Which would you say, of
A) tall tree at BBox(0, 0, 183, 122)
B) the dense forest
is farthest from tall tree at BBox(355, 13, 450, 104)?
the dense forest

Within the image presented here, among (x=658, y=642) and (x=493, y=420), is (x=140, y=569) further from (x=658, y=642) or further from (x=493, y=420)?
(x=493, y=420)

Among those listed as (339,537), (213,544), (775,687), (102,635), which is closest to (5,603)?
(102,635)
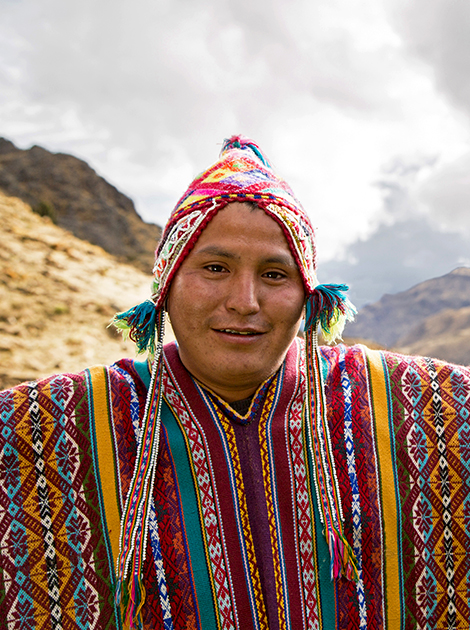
========================================
Render all of the rows above as a numbered list, omitting any blank lines and leaving out the pictures.

:: Response to the exercise ::
1. Which would you say, of
2. A) tall tree at BBox(0, 0, 183, 122)
3. B) the dense forest
4. is farthest from tall tree at BBox(355, 13, 450, 104)?
5. the dense forest
6. Within the image presented here, among (x=658, y=642) and (x=493, y=420), is (x=140, y=569) further from (x=658, y=642) or further from (x=493, y=420)?
7. (x=493, y=420)
8. Among those listed as (339,537), (213,544), (775,687), (102,635), which is closest to (5,603)?
9. (102,635)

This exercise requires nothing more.